The fact that their HTTP server replied 200 OK. If they want to put up a paywall or use a different protocol they're totally free to do so, but permission was inherently granted by the act of serving the content.

Acting like anyone who views a webpage has any obligations regarding how they render or reproduce it is like putting a barbecue on the side of the road with a free sign on it after hiding a bill inside, then getting mad when you don't get paid. Trying to tack on riders that fundamentally alter the mechanics of the underlying protocol is fundamentally invalid.

1 comments

You're right, permission was given. Your browser also gave all of that data to the webserver and happily shows you that ad. Both sides were voluntary.
In the case of an incorrectly configured browser, sure, but definitely not mine - which is the whole point. Once freely offered, conditions can't be imposed on use. If you don't want my browser to render content as it sees fit, don't serve the content over a protocol where that dynamic is inherent.

The reason very few actually take that route is because they want to have their cake and eat it too: the openness of www/http but the monetizability of AOL-esque pseudointernet schemes. If a publisher wants to fuck off to corponet with blackjack, hookers, DRM and WEI they're more than free to do so, but traffic may not follow them. Mine certainly won't.
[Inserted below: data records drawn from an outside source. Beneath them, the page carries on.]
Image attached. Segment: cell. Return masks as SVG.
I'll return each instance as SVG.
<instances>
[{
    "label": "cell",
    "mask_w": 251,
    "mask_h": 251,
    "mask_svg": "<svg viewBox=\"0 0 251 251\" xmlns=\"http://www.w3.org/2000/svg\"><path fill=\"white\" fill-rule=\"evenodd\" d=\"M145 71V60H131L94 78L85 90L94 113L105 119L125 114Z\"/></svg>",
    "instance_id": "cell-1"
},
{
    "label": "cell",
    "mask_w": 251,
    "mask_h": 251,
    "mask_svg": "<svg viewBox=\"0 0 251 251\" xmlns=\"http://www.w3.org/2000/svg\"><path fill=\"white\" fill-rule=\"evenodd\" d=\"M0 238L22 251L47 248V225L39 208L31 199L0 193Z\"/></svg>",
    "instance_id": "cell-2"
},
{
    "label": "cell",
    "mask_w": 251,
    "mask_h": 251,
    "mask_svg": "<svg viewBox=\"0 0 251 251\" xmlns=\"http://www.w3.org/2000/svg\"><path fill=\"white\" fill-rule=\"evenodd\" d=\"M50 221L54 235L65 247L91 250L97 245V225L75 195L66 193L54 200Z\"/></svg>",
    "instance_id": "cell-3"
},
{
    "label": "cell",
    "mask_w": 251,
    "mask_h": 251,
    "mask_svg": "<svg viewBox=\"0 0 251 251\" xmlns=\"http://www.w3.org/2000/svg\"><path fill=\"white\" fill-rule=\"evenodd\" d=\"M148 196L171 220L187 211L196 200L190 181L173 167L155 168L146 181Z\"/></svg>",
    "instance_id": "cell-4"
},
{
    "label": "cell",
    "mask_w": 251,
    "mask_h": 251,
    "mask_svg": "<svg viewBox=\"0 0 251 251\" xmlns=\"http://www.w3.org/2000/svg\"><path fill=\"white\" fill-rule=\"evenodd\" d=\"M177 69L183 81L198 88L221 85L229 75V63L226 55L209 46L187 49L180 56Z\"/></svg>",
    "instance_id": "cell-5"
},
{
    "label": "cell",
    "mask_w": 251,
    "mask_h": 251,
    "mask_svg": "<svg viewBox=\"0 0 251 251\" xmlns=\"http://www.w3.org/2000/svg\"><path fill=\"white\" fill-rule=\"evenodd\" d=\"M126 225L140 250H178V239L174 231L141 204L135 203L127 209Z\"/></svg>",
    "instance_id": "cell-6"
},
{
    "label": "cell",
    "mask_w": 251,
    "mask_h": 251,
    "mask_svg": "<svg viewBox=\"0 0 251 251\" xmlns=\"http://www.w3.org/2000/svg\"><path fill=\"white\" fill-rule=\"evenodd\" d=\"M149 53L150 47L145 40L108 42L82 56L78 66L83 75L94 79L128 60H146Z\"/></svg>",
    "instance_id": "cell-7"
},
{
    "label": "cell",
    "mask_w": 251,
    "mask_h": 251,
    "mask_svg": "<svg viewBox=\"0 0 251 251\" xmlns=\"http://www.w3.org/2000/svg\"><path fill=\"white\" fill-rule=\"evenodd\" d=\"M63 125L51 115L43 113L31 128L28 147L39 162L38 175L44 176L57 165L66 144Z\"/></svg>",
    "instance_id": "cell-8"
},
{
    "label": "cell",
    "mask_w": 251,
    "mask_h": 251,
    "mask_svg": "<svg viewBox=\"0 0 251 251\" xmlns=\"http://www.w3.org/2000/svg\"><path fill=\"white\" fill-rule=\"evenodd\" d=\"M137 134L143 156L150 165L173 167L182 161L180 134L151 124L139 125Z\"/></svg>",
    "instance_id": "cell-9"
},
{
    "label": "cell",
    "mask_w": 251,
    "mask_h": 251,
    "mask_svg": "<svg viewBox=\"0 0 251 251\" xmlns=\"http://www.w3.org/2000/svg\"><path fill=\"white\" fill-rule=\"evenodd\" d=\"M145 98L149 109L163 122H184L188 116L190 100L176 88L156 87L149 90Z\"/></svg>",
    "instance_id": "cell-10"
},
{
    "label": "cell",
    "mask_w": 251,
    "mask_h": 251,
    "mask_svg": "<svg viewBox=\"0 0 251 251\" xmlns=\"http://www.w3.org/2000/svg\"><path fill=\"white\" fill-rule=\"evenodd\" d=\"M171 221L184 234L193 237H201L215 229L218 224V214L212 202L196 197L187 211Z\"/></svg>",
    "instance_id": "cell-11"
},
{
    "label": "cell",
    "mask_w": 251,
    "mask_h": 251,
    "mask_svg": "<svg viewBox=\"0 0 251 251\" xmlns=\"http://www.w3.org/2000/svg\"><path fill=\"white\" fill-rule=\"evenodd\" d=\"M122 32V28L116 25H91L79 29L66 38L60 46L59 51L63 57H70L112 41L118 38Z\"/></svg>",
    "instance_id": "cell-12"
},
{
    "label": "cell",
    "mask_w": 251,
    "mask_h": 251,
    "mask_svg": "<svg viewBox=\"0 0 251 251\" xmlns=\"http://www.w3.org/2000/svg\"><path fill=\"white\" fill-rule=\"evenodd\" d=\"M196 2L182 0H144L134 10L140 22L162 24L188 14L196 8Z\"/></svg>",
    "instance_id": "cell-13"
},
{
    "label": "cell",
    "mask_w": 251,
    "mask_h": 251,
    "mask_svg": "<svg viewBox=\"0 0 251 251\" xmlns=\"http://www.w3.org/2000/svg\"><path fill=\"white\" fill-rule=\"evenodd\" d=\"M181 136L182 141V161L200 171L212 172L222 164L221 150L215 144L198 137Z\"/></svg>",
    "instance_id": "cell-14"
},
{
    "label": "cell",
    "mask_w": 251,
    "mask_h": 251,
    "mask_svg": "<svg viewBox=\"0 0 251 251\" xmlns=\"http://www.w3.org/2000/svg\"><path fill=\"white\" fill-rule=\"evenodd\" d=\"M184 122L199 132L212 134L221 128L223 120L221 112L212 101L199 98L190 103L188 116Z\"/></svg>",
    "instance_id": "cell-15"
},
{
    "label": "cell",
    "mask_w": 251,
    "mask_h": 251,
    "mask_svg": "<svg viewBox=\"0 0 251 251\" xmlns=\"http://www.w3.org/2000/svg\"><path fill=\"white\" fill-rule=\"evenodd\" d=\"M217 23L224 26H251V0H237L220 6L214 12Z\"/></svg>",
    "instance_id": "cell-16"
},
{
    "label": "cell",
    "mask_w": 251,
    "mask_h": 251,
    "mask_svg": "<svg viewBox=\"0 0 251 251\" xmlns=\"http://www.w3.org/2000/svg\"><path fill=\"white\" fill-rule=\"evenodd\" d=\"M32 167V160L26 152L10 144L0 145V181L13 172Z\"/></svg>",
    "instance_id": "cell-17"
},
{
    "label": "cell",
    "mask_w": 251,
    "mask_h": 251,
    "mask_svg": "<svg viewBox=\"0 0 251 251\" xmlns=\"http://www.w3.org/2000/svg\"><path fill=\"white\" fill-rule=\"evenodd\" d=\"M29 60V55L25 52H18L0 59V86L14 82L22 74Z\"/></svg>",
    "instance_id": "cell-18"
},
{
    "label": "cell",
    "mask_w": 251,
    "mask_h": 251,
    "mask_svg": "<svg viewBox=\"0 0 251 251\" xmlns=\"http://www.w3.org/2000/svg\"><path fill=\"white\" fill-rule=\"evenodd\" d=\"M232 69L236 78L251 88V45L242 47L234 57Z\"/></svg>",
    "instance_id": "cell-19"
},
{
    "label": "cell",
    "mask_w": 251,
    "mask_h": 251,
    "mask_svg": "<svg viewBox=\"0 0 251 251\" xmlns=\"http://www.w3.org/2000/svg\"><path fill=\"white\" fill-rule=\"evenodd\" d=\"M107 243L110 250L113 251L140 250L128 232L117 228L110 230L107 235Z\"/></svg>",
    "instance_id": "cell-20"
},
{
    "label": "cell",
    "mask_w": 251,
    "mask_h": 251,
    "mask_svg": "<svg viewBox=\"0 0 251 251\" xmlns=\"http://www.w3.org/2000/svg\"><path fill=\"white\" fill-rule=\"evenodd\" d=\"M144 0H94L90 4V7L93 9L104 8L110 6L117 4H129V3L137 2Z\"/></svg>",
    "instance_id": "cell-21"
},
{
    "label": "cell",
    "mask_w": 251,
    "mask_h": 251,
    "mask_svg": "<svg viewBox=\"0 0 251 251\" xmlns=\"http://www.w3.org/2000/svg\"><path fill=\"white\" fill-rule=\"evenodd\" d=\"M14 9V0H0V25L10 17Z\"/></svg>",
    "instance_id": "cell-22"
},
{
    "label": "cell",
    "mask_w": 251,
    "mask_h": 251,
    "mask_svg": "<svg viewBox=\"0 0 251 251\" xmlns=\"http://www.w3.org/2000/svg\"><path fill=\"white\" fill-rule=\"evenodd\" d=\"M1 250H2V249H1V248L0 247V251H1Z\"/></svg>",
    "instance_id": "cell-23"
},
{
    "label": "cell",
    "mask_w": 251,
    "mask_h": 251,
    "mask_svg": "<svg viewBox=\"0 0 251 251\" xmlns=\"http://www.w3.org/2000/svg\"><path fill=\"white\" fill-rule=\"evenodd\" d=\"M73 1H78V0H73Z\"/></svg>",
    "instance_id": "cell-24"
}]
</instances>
> If you don't want my browser to render content as it sees fit, don't serve the content over a protocol where that dynamic is inherent.

to play the devil's advocate, this is why google proposed the WEI (https://github.com/RupertBenWiser/Web-Environment-Integrity/...). Be careful what you wish for...

I think the above comment is spot on, the level of hypocrisy here is quite off the charts. With "protocol" defense, would you view the content with adblock if the browser displayed a gate screen (that adblock didn't block - e.g. a separate page with a custom one-time link to content) saying "by viewing the content I created you consent to view ads. Yes / no" - yes serves HTTP 200 with no enforcement. You could argue "yes serves HTTP 200, protocol yada yada, they should have blocked it", but how, other than the amount of property lost, is it really different from e.g. someone jumping into your car when you step out for 10 seconds and driving away cause hey, you should have locked it?

I also use adblock, but I'm honest with myself - ads suck, and I'm a dick who doesn't care about most content creators. If they ask for money (e.g. on Substack), I pay them or stop reading them. If they use ads I block them cause I don't care. Kinda like speeding on a highway - probably not a right thing to do, oh well if they catch me I'll pay a fine... no need to invent some bogus defense about how speed limits are wrong.